Texas Parks & Wildlife Magazine   


Tricking Toms

The basics of building a ground blind from natural materials.

By Scott Sommerlatte

Veteran turkey hunters agree that the most important part of the game is how and where you hide. Turkeys have incredible eyesight, great hearing, and an intelligence level that borders on the supernatural. Patience and attention to detail are key components of successful turkey hunting. After locating a tom, study its movements and find a hiding spot along a path that leads to or from the bird’s roost. If several birds are roosting in the same area, it is wise to set up a considerable distance away so that you do not disturb the other birds.

Once you find a place to hide, it is time to choose the best way to stay out of sight. While some hunters choose to deck themselves out in camo and face paint, I prefer a ground blind. To me, total concealment is the name of the game. The blind must look natural and be dense enough so that the birds cannot see through it. This can be accomplished by using the natural vegetation found in the area.

One of the best methods is to cut fresh cedar branches or other densely leaved vegetation and build a teepee-like structure. (Of course, make certain beforehand that cutting fresh vegetation is allowed on the property.) The blind should be built up against a tree, which will serve as a back rest and prevent birds from seeing into the blind. If a suitable tree is not available, a small seat with a backrest that can sit flat on the ground will also work.

First, cut branches (each about 4 feet long) that have plenty of leaves or needles, then stand the branches with the cut end up, leaning them inward so that they support each other. When the blind is complete, the cut ends of the branches at the top of the blind should be lashed together. For this I like to carry some long tie-wraps. Also, don’t forget to leave a small opening to shoot from (the smaller the better) and another to get in and out of the blind, and make sure you have sufficient vegetation to cover the opening once inside.

Using fresh vegetation has a few advantages.
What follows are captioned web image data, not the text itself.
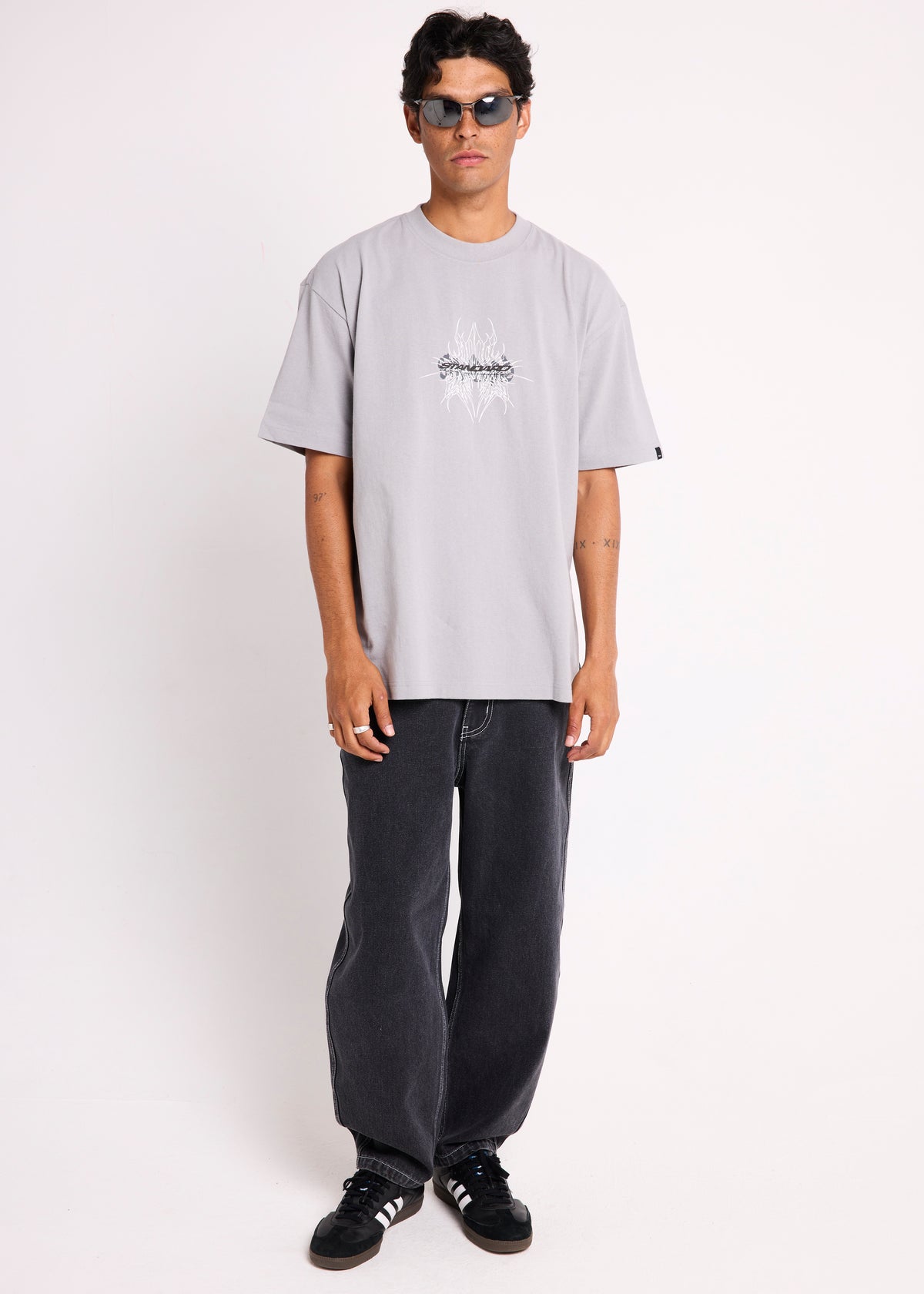 Cyber Sigilism T-Shirt GREY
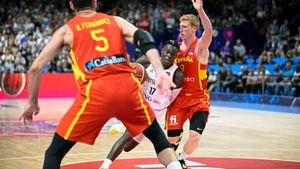Franța - Spania este finala Eurobasket 2022! Când se joacă ultimul act de la Berlin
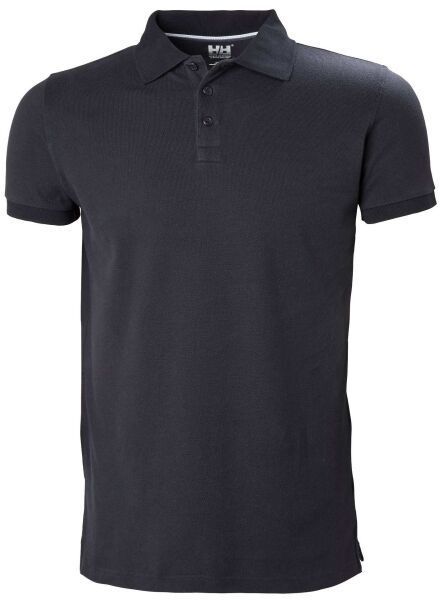 Helly Hansen CREW POLO Pánske tričko, čierna, veľkosť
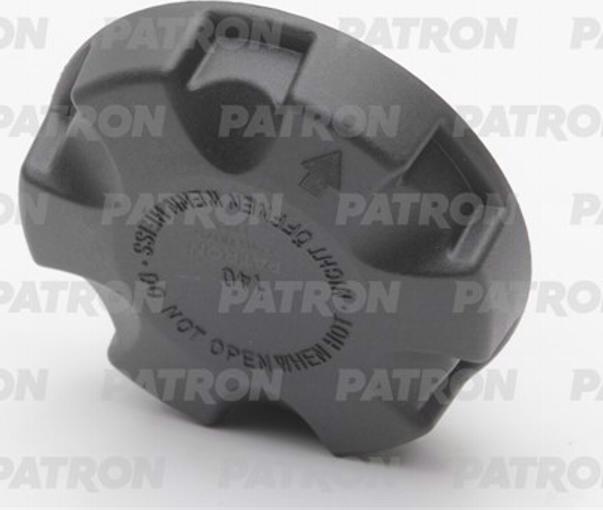 Patron P16-0075 - Кришка, резервуар охолоджуючої рідини avtolavka.club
It offers more cover with less work and because the material is still green, it will be on the quiet side. However, in the event that suitable fresh vegetation is not available to make a blind, you can also use old logs and downed tree limbs. A blind of this type will require much more work because of the lack of leaves to fill in the gaps. When building a blind out of logs and limbs that have no leaves, line the inside of the blind with camouflaged netting or material. The netting will help conceal you, and it will also prevent you from rubbing up against and breaking the dry, brittle twigs and sticks, which would make noise and spook the turkeys.

As you can see, building a ground blind is not difficult. Just remember: make it look as natural as possible and you should have no problems calling a big ’ol tom into range.